Spending a few minutes with QUIP prior to his CMW performance at the Supermarket Bonsound showcase, Geoffroy shared his thoughts on his latest album, writing process, and how travel inspires him both creatively and spiritually.
Laura Eley: Tell me about making Coastline.
Geoffroy: It took two years; eight months of composition, four months of writing, and then eight months of crafting and polishing, production. I put a ton of effort into it. I became friends with my producer super quickly; we locked ourselves away in a cottage for four days, spent a whole bunch of time in a studio in Old Montreal, and just took our time.
LE: Travel’s a big part of your life and your music. What appeals to you about it?
G: The fear of commitment. I’ve thought about this a lot; the fear of commitment drives me to leave often. I also love being in a place where I don’t know anyone and everything is new. You know, there’s that moment when you’re traveling and you meet the right person, and the setting is just right, and I want to relive that moment all the time.
LE: Any travel highlights?
G: Right now, I’m really into Berlin, Amsterdam, and Valencia. I lived in Spain for about a year four years ago; I did a master’s there. I’d been making music all my life, but more as a hobby; I wasn’t disciplined and focused. After living with musicians in Spain for a year, I decided to become more serious about it. I also decided to do The Voice back home – the Montreal version – and it was weird; it just wasn’t me. But, it did show me that there was an interest in my music and sound, and I thought maybe I should get more disciplined. My friend called me up, he’s a house producer, and together we released our first EP. Then Bonsound came on board and I gave myself the objective of writing a full record.
LE: Your video for “Sleeping On My Own” has incredible scenery. Where was it filmed?
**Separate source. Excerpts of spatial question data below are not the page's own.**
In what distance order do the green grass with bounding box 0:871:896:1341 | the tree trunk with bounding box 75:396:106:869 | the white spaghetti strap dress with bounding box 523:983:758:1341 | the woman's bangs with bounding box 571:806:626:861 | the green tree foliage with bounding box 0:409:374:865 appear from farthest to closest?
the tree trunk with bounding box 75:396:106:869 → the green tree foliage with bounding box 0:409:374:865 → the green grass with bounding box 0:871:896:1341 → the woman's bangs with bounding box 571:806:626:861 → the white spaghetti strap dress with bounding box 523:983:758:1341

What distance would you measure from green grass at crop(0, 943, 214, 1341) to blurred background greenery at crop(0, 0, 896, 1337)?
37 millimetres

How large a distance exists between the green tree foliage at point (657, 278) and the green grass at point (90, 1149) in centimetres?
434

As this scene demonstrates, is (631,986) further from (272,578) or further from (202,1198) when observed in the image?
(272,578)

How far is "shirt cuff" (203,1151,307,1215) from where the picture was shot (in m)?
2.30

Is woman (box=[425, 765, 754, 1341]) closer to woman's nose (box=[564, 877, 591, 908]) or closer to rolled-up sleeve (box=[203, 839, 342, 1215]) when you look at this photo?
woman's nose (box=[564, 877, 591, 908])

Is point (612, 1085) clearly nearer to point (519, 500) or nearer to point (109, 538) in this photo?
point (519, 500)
G: We wanted to do ayahuasca in Peru, but we only had a week. Shamans were also a bit hesitant to involve camera crews, and I didn’t want to be disrespectful. An important thing you learn when you’re traveling is know your place and be nice; you’re not at home. My other plan was to film in Mexico, in this little village called San José del Pacifico. It’s 4,000 meters above sea level and just beautiful. The community there lives on mushrooms, and they do a ceremony with a shaman. You go into a little cave with boiling water and medicinal plants, like a steam bath, and it’s like being reborn. Then you spread honey and mud on your body, so your body is purified, and take the mushrooms to purify your mind.
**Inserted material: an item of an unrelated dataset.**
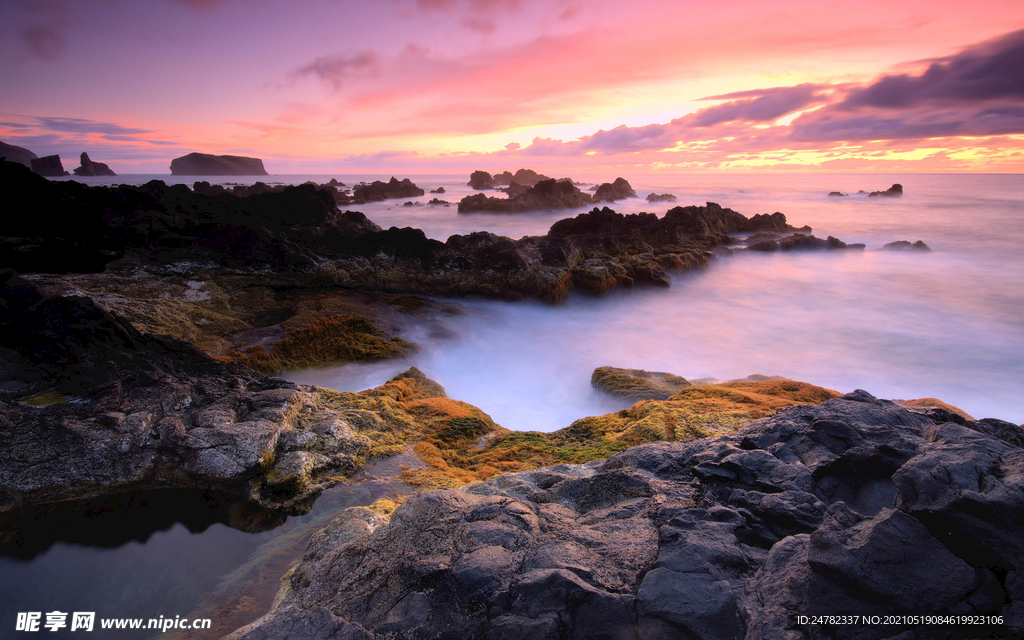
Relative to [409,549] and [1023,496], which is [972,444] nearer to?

LE: What’s it like being part of Montreal’s music community?
G: Montreal’s a big city but we all support each other and know each other. The reception from the crowds at home is crazy; there’s interest and eagerness to go see live shows. It’s really rewarding.
LE: What’s up next?
G: The idea would be to have the right partners in Europe, the right partners in Australia, and then play amazing festivals – big stage, the Sun coming down. That’s on my list for sure. Then, I’d love to write more and produce; past 40 I don’t know if I want to do this lifestyle. I want to live in nature and have a flip-phone.